**Brief:** Below are the records; collect from them each line containing the string "scientific".

'''

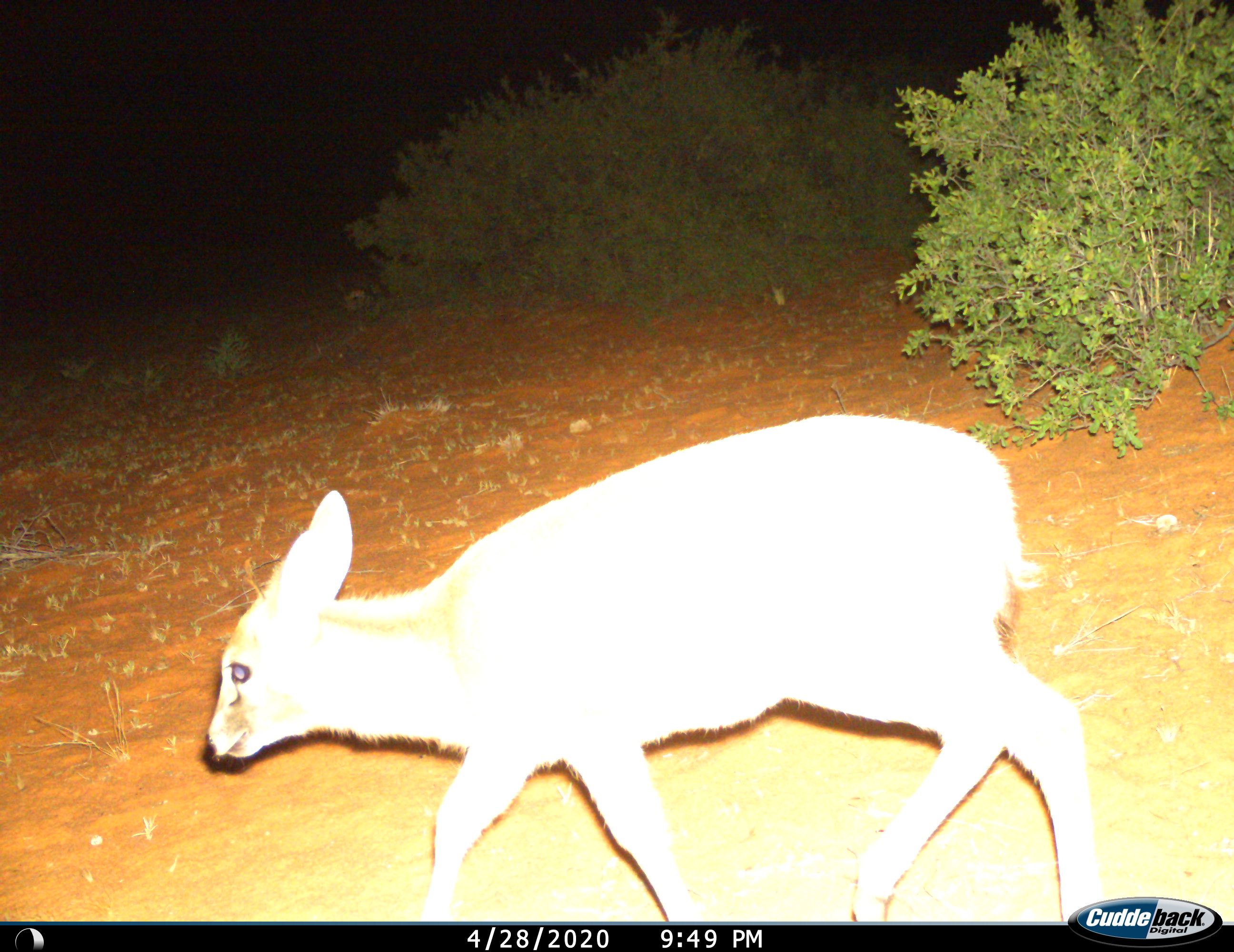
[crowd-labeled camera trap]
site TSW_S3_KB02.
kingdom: Animalia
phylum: Chordata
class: Mammalia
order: Artiodactyla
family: Bovidae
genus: Sylvicapra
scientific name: Sylvicapra grimmia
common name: common duiker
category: duikercommongrey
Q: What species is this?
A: Duikercommongrey (common duiker) (Sylvicapra grimmia).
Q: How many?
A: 1.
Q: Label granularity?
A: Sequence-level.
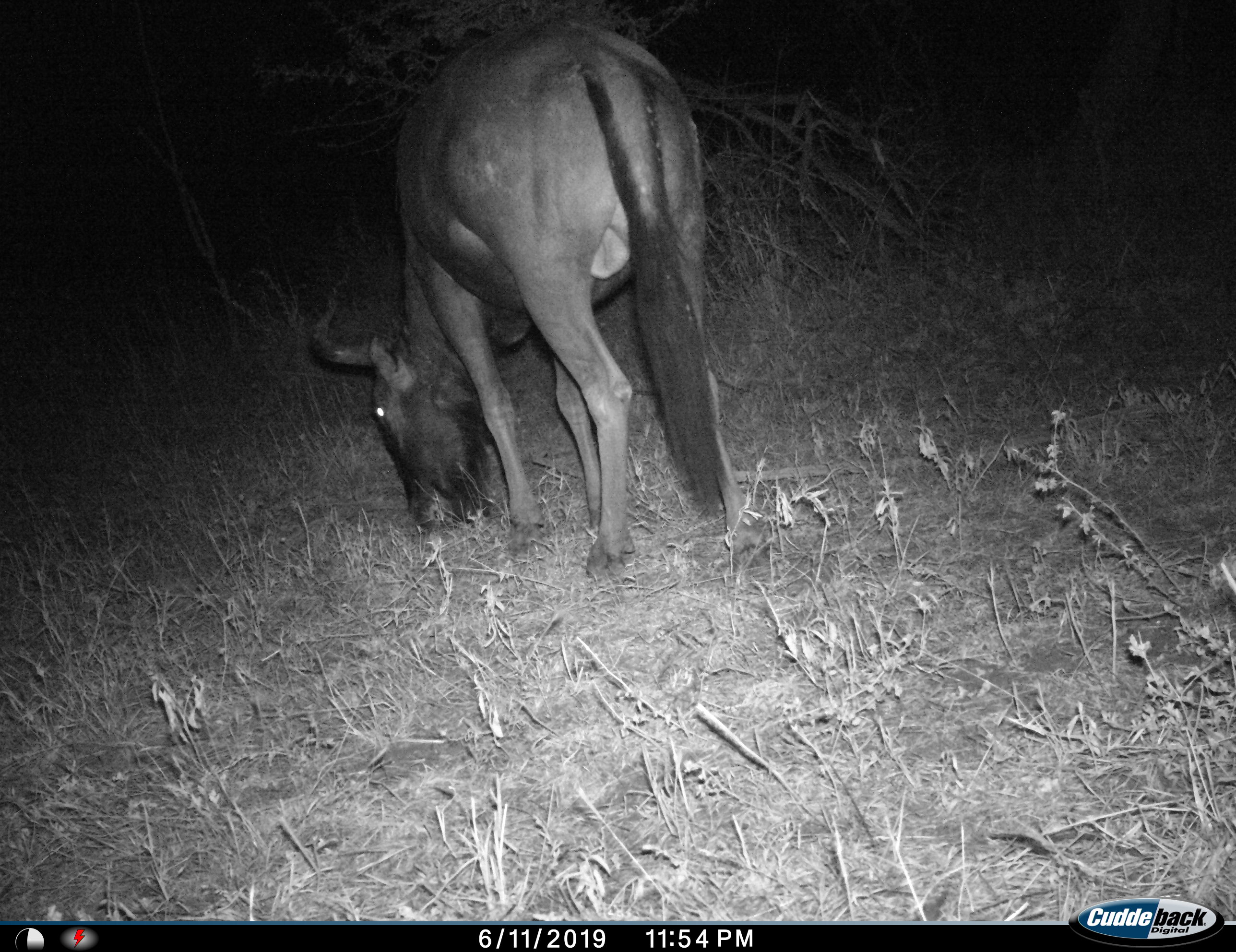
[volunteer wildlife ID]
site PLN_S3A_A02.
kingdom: Animalia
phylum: Chordata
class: Mammalia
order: Artiodactyla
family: Bovidae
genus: Connochaetes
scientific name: Connochaetes taurinus taurinus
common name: blue wildebeest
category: wildebeestblue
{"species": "wildebeestblue (blue wildebeest) (Connochaetes taurinus taurinus)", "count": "1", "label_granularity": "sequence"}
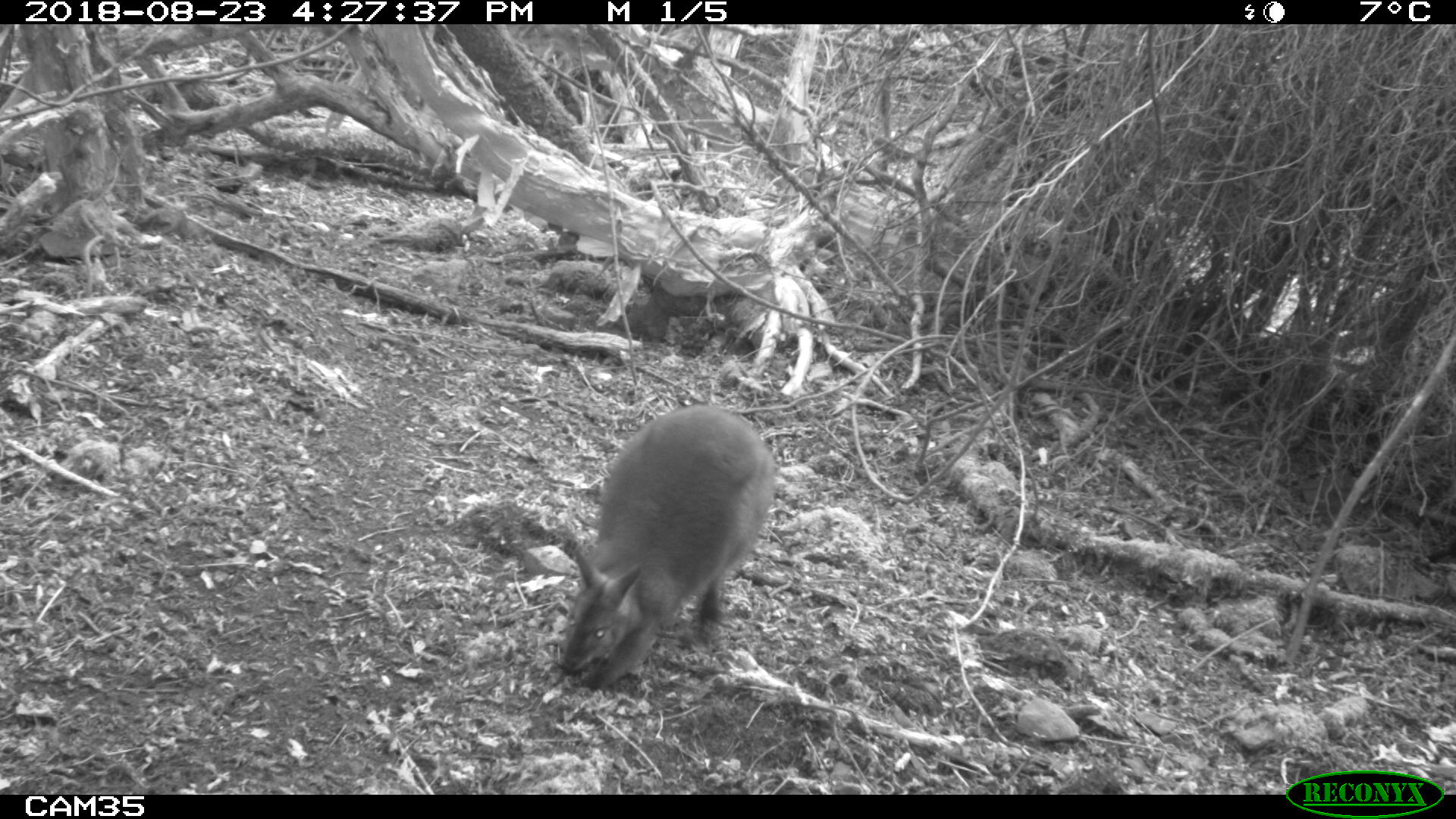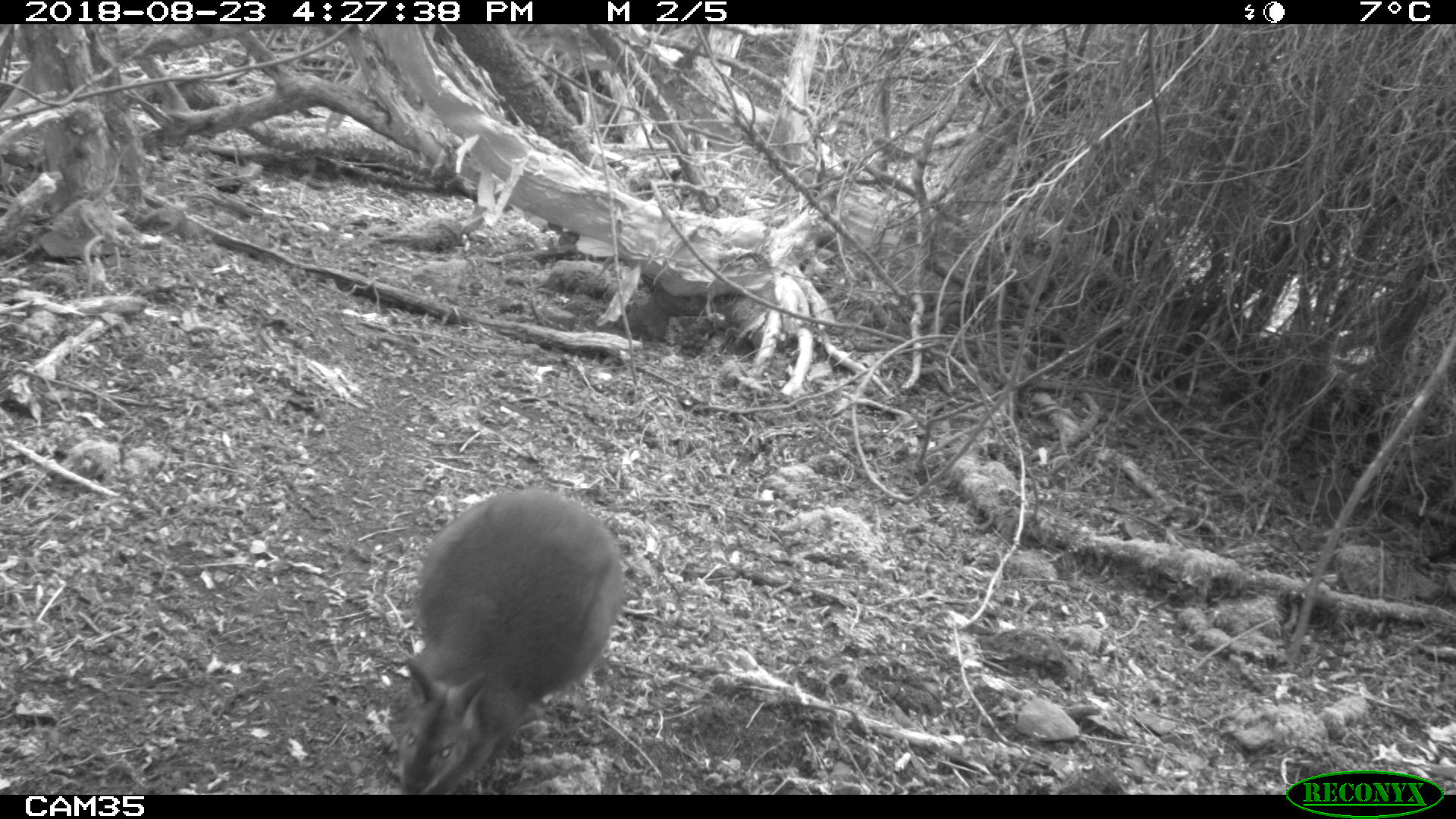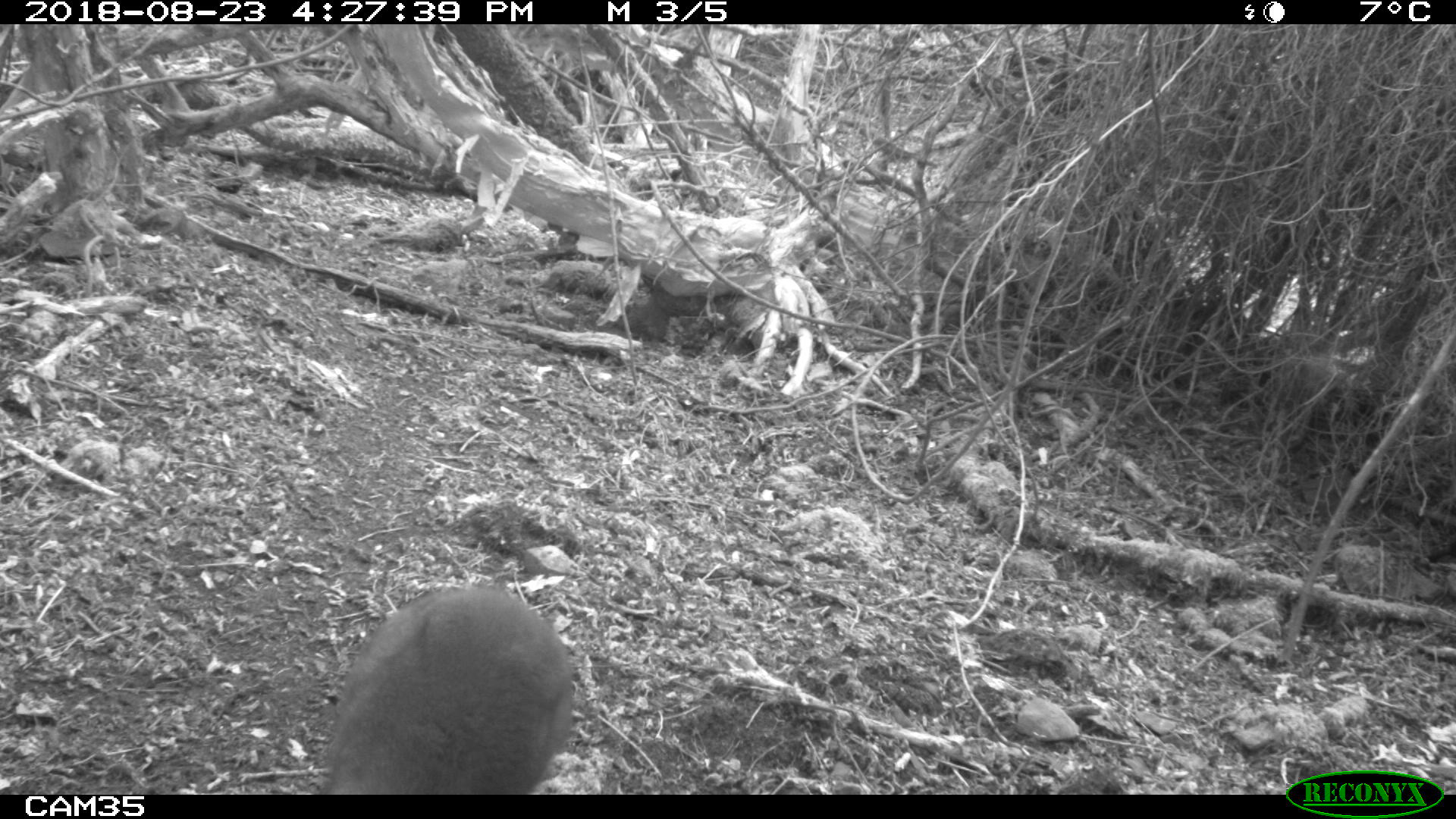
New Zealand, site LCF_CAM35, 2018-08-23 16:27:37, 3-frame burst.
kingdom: Animalia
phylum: Chordata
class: Mammalia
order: Diprotodontia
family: Macropodidae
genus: Notamacropus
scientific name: Notamacropus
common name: wallaby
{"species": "wallaby (Notamacropus)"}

'''

**Answer area:**
scientific name: Sylvicapra grimmia
scientific name: Connochaetes taurinus taurinus
scientific name: Notamacropus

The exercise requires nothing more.